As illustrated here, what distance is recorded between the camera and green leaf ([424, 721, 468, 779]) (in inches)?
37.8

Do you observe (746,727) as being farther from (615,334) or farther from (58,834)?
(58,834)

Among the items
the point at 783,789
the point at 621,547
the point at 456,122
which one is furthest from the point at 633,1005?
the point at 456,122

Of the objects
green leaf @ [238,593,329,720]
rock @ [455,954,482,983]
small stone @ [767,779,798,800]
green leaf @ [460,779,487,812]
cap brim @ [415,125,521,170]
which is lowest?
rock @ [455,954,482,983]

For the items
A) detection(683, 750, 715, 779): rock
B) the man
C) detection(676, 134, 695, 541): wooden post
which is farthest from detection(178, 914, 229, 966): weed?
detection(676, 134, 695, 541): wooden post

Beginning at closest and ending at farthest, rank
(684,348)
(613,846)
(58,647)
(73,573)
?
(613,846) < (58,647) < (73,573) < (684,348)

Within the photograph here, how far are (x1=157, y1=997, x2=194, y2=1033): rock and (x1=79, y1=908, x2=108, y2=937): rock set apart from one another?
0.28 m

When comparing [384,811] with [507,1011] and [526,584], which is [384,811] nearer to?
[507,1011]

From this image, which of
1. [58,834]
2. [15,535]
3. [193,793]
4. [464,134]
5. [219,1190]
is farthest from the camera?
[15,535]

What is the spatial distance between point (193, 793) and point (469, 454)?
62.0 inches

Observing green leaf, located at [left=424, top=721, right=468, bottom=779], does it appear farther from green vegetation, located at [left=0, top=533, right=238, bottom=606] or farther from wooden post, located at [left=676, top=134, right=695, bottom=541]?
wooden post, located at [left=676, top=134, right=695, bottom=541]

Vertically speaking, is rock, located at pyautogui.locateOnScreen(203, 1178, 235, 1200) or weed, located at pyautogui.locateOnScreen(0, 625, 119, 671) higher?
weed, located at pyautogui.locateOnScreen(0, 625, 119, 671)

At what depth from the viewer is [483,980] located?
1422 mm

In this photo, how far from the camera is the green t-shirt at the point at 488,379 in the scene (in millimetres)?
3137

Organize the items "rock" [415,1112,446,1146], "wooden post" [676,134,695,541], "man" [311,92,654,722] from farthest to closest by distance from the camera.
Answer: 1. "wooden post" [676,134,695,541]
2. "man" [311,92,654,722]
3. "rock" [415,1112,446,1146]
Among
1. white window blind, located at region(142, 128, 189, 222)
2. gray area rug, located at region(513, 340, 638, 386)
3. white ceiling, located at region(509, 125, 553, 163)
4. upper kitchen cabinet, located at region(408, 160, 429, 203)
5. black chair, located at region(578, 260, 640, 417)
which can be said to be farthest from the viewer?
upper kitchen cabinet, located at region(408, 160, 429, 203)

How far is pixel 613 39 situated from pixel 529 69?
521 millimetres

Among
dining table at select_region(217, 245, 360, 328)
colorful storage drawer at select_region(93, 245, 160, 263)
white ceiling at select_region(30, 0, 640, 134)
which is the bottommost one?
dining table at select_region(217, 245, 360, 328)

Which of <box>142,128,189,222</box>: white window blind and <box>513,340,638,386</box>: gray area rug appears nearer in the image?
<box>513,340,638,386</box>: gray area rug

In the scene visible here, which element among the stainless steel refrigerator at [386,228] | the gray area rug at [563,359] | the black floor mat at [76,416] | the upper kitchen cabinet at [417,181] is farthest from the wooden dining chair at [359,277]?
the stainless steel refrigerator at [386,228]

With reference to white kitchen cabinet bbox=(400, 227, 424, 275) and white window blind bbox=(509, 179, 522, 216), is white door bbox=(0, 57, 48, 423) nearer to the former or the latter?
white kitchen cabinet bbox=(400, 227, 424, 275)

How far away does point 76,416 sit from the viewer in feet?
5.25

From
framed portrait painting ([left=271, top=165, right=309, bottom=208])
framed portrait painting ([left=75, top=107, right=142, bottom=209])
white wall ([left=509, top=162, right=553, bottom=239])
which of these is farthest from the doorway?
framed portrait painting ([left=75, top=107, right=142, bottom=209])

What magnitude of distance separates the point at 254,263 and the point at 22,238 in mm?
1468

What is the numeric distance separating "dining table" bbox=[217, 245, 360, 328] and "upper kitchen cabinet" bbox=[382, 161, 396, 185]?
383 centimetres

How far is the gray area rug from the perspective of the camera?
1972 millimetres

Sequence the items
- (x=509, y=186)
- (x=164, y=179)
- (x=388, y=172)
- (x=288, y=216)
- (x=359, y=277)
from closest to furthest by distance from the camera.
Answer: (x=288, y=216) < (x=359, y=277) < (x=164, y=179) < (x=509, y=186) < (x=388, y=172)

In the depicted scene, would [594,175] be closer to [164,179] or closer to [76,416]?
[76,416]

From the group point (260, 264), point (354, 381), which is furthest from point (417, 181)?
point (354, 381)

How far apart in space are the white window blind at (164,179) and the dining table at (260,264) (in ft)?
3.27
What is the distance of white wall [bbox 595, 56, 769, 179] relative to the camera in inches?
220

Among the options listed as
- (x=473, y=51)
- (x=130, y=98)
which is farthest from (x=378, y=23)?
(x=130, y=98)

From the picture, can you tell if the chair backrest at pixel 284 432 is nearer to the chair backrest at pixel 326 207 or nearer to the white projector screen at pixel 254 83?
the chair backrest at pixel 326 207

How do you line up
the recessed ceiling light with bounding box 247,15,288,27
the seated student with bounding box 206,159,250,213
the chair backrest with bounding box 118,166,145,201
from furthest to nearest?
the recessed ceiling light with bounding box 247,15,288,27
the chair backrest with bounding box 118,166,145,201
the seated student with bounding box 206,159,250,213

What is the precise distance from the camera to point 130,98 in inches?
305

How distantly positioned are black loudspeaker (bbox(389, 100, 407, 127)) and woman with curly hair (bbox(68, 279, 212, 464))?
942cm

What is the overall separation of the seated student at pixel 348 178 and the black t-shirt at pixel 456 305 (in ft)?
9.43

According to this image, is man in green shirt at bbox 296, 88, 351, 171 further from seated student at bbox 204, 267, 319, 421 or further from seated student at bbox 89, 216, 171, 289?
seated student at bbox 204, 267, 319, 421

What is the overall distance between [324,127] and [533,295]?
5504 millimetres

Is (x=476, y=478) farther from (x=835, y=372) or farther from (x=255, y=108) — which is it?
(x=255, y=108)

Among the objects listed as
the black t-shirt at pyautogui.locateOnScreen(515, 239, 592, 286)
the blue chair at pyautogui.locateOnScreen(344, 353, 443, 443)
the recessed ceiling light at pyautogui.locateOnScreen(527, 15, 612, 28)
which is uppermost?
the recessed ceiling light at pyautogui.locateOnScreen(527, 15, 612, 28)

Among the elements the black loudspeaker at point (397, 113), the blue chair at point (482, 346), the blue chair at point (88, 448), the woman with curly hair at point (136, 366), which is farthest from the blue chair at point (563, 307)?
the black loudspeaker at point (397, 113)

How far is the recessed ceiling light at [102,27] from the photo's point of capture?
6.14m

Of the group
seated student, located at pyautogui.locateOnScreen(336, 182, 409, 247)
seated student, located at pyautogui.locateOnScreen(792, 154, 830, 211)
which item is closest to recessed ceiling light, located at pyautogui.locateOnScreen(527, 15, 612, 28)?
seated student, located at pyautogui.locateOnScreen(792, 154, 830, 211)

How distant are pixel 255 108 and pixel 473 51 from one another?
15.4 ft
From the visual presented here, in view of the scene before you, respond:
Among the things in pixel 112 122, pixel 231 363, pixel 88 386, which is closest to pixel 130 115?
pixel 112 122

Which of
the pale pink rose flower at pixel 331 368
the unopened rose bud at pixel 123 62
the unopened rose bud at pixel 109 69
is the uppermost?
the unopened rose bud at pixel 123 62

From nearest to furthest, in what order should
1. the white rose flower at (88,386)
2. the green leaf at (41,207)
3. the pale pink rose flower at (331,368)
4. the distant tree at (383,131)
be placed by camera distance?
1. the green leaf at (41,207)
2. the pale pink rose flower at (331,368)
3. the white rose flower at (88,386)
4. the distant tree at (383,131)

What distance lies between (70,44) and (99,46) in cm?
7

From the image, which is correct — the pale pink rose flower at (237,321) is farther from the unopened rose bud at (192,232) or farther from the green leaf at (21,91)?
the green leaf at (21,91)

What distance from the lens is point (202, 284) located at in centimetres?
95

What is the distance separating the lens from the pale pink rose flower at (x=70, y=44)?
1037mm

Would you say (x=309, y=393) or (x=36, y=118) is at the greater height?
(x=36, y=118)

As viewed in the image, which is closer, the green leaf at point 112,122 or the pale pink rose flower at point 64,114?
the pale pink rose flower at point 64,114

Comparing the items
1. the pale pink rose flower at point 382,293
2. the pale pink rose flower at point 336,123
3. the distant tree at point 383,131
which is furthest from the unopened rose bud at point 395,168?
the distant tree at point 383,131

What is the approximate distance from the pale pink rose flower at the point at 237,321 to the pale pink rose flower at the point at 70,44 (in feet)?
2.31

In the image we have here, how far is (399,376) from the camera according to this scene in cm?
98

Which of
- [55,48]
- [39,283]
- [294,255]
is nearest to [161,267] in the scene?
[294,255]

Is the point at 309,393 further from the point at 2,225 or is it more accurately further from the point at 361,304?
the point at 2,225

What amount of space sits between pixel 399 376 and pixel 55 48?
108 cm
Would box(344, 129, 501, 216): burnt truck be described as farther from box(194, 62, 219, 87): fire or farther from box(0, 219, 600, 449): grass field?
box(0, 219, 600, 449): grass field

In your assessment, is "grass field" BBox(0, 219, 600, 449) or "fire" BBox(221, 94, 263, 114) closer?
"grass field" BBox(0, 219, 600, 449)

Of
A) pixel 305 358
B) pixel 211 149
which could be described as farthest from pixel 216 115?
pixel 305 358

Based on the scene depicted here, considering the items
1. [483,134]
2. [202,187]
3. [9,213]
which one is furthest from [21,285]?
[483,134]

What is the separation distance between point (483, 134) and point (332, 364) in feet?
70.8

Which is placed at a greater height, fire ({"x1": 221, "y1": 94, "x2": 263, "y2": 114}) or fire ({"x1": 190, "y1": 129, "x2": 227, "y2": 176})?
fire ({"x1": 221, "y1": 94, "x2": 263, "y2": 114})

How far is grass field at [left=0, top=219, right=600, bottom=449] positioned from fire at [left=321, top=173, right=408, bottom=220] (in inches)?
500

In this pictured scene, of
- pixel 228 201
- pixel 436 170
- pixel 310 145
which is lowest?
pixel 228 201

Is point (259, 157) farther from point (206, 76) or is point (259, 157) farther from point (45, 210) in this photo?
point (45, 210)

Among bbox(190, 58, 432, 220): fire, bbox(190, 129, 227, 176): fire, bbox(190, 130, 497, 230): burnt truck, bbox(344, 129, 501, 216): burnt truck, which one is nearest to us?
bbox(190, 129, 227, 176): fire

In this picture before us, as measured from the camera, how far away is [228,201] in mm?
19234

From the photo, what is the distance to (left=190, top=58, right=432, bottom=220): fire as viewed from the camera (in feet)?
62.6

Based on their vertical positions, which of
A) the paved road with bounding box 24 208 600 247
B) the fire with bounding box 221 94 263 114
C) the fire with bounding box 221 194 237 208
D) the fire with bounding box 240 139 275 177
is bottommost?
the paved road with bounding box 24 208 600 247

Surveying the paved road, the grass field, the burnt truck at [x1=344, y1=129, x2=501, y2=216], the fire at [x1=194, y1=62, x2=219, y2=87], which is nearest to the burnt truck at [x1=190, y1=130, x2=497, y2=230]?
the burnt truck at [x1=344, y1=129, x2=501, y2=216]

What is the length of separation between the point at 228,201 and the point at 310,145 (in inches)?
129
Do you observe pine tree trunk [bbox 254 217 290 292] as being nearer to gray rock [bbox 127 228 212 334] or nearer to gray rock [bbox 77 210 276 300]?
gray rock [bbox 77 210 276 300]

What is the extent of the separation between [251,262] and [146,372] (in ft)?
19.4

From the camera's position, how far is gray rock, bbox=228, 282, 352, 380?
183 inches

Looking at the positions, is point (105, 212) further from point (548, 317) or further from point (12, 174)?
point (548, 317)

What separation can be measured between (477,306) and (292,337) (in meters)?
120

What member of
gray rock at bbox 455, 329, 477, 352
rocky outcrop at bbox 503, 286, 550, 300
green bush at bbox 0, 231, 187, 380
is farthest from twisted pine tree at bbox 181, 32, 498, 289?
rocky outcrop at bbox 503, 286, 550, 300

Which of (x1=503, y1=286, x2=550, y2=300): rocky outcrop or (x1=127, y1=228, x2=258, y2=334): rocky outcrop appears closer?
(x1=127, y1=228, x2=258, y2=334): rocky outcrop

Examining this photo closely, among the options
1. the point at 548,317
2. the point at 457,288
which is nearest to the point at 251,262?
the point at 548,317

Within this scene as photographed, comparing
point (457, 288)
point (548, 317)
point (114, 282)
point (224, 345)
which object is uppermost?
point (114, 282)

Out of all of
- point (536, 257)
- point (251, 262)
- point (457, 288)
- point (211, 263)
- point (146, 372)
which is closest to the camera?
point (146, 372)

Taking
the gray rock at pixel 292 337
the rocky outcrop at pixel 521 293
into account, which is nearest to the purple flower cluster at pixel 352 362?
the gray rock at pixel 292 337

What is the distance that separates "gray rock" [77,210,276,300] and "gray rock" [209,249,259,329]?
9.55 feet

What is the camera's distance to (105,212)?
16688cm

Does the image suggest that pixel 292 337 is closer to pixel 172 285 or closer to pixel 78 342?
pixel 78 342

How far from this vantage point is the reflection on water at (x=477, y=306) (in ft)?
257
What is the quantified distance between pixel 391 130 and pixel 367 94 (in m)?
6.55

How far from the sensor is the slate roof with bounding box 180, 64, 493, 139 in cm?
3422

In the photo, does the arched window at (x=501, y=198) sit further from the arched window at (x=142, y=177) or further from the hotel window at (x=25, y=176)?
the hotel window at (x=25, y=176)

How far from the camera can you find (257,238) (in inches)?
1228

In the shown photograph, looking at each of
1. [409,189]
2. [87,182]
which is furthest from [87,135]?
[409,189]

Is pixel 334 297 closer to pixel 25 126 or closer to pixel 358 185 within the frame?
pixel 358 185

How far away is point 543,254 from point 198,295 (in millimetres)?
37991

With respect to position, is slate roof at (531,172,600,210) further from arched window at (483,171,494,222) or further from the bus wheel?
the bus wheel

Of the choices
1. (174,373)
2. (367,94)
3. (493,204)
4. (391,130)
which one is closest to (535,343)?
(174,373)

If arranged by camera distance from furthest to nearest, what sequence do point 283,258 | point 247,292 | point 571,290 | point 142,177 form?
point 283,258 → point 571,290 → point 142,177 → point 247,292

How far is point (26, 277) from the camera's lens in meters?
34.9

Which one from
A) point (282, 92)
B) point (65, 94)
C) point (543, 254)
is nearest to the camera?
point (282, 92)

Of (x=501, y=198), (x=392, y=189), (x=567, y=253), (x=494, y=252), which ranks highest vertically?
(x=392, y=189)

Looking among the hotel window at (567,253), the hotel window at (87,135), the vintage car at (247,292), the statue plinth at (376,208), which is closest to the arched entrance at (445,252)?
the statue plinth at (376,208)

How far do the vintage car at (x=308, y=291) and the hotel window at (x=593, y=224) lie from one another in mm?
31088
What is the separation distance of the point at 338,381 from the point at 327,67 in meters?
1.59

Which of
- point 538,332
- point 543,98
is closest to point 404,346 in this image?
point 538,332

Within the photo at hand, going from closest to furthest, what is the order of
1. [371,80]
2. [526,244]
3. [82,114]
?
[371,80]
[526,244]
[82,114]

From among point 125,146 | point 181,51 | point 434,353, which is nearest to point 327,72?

-- -- --

What the exercise asks
Locate "Which one from" in the material, then quote the line that contains it and all lines after it through the final one.

Written response
Which one from
A) point (282, 92)
B) point (65, 94)
C) point (543, 254)
is nearest to the camera?
point (282, 92)

Of (x=501, y=198), (x=392, y=189), (x=567, y=253), (x=494, y=252), which ranks highest vertically?
(x=392, y=189)

Looking among the hotel window at (567,253), the hotel window at (87,135), the vintage car at (247,292), the statue plinth at (376,208), which is closest to the arched entrance at (445,252)?
the statue plinth at (376,208)

How far do the vintage car at (x=308, y=291) and the hotel window at (x=593, y=224) lie from one another in mm?
31088
What is the separation distance of the point at 338,381 from the point at 327,67 in meters?
1.59

Which of
- point 538,332
- point 543,98
is closest to point 404,346 in this image?
point 538,332

Within the photo at hand, going from closest to furthest, what is the order of
1. [371,80]
2. [526,244]
3. [82,114]
?
[371,80]
[526,244]
[82,114]

From among point 125,146 | point 181,51 | point 434,353, which is nearest to point 327,72?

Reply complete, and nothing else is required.